[[ Information, beginning ]]

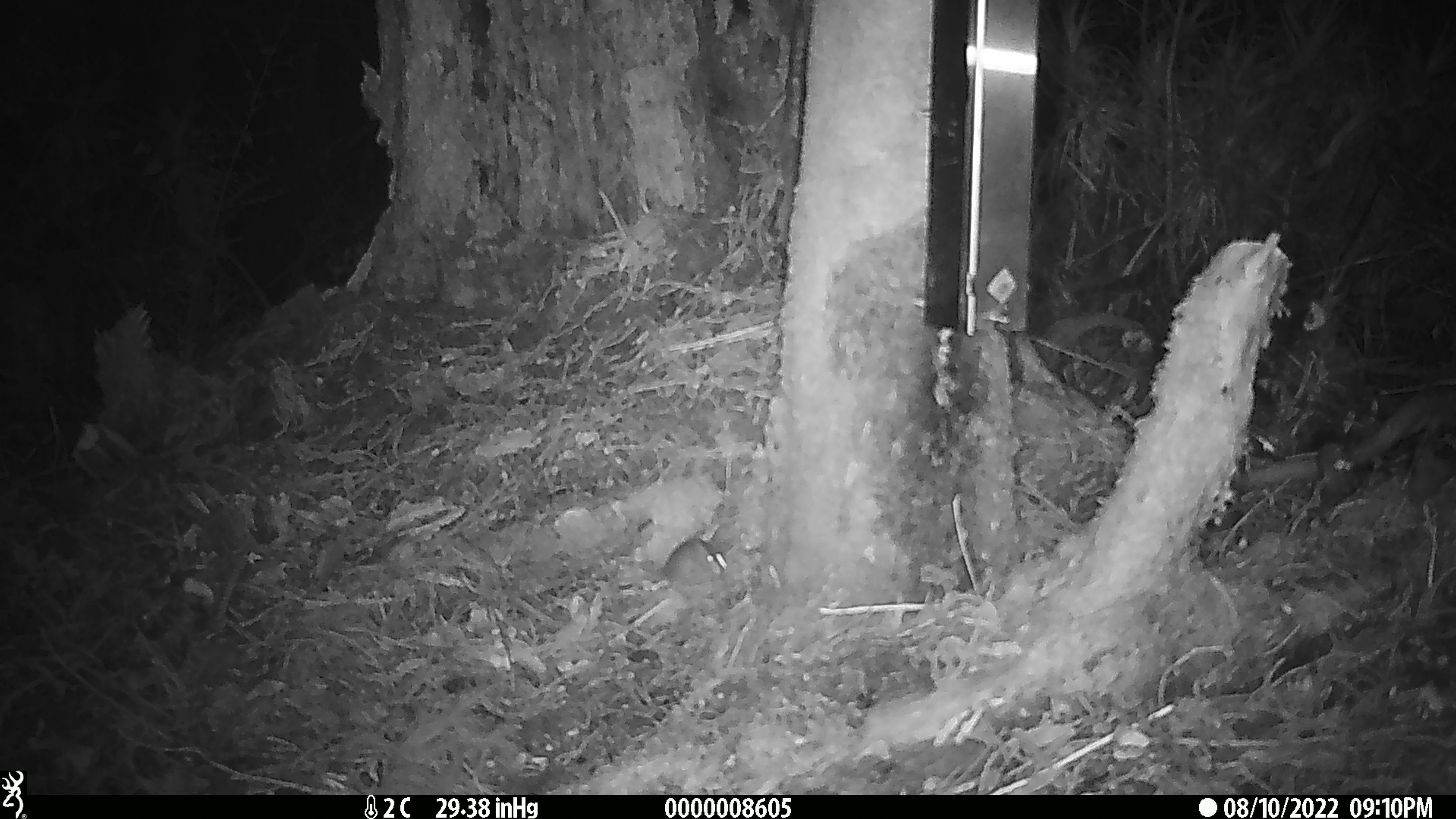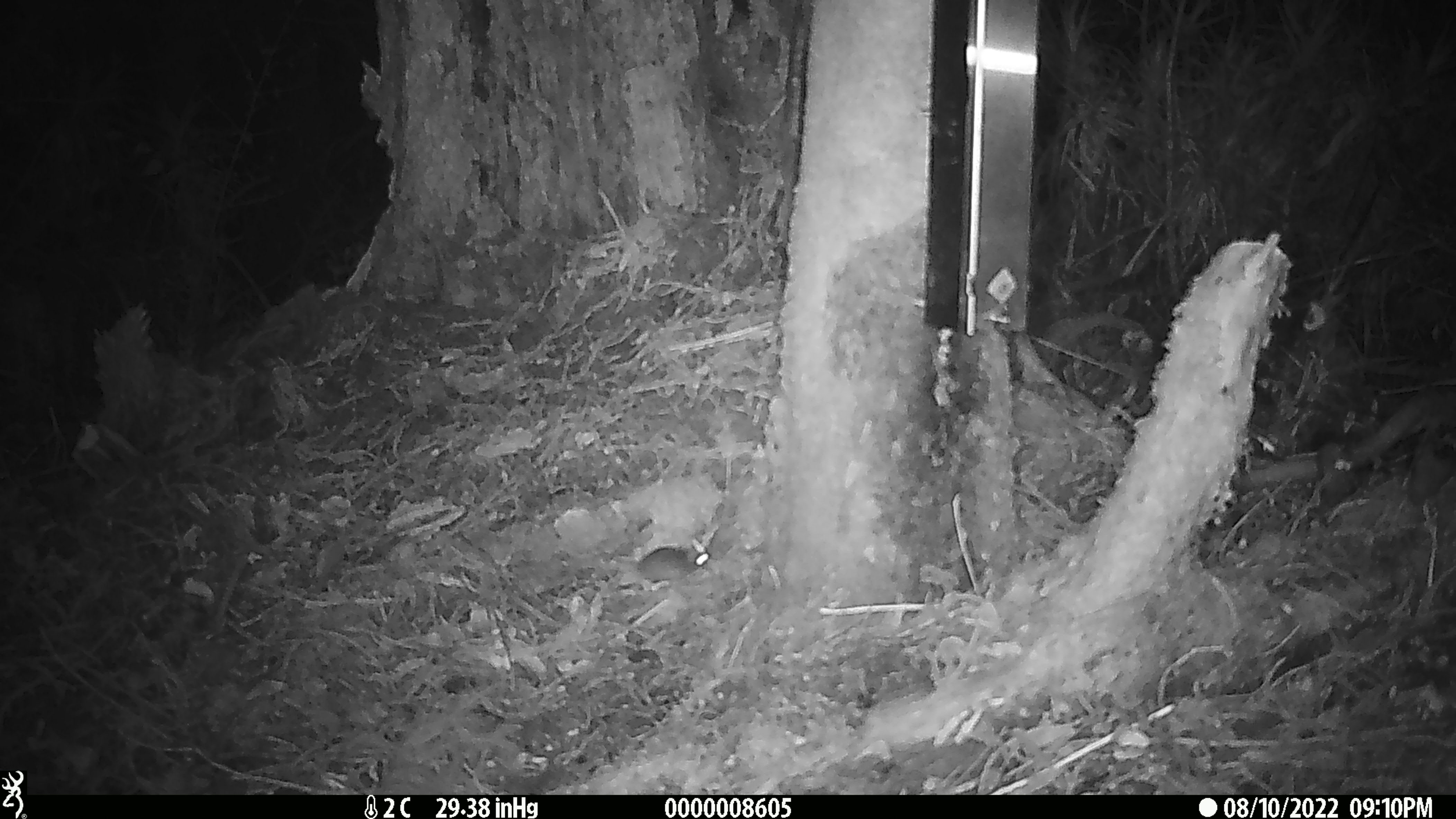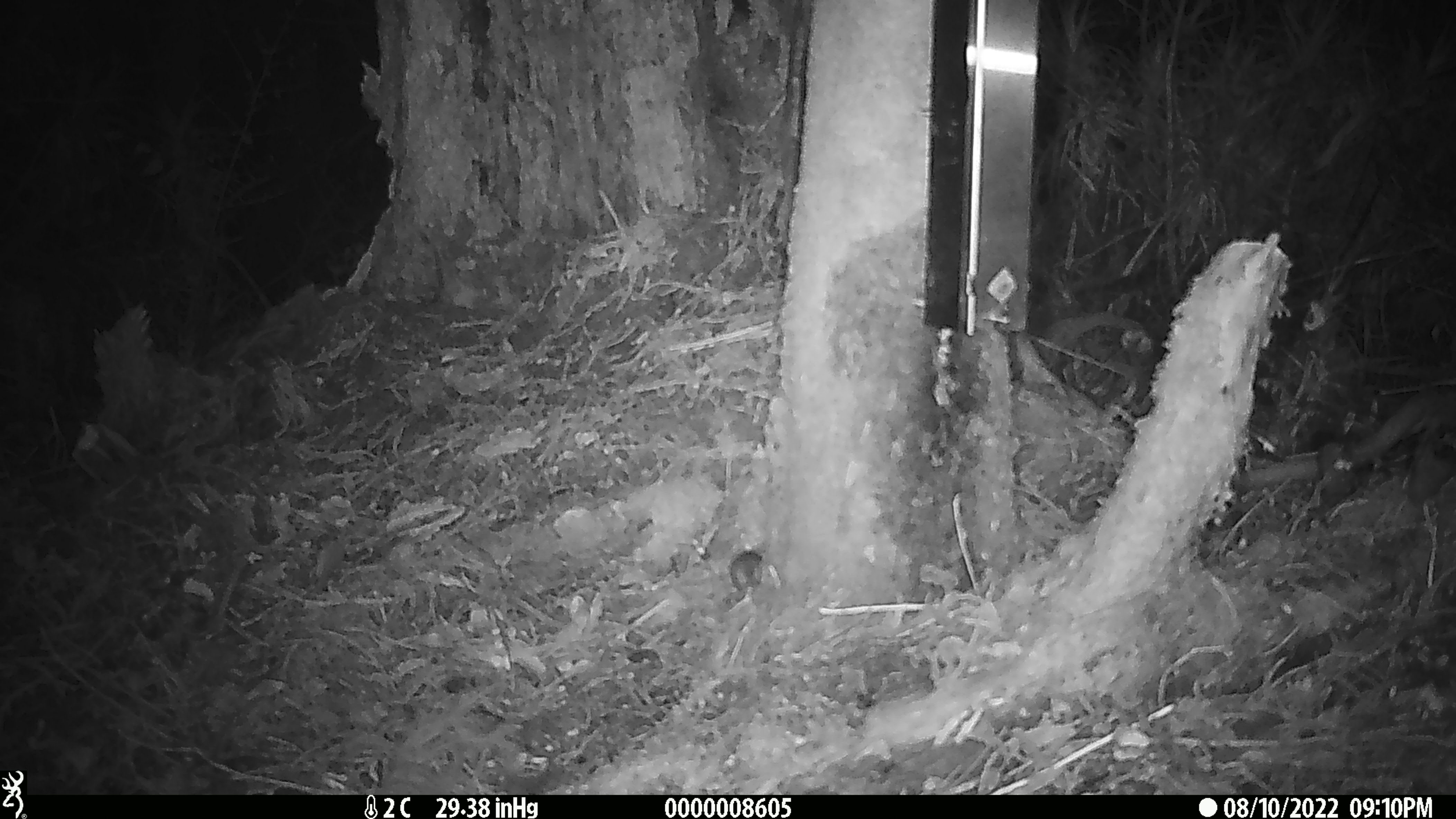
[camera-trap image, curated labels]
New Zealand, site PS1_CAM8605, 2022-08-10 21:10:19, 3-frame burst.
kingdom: Animalia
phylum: Chordata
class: Mammalia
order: Rodentia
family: Muridae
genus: Mus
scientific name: Mus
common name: mouse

[[ Information, end ]]

What is required:
Return the records above verbatim, images excluded.

Task answer:
[camera-trap image, curated labels]
New Zealand, site PS1_CAM8605, 2022-08-10 21:10:19, 3-frame burst.
kingdom: Animalia
phylum: Chordata
class: Mammalia
order: Rodentia
family: Muridae
genus: Mus
scientific name: Mus
common name: mouse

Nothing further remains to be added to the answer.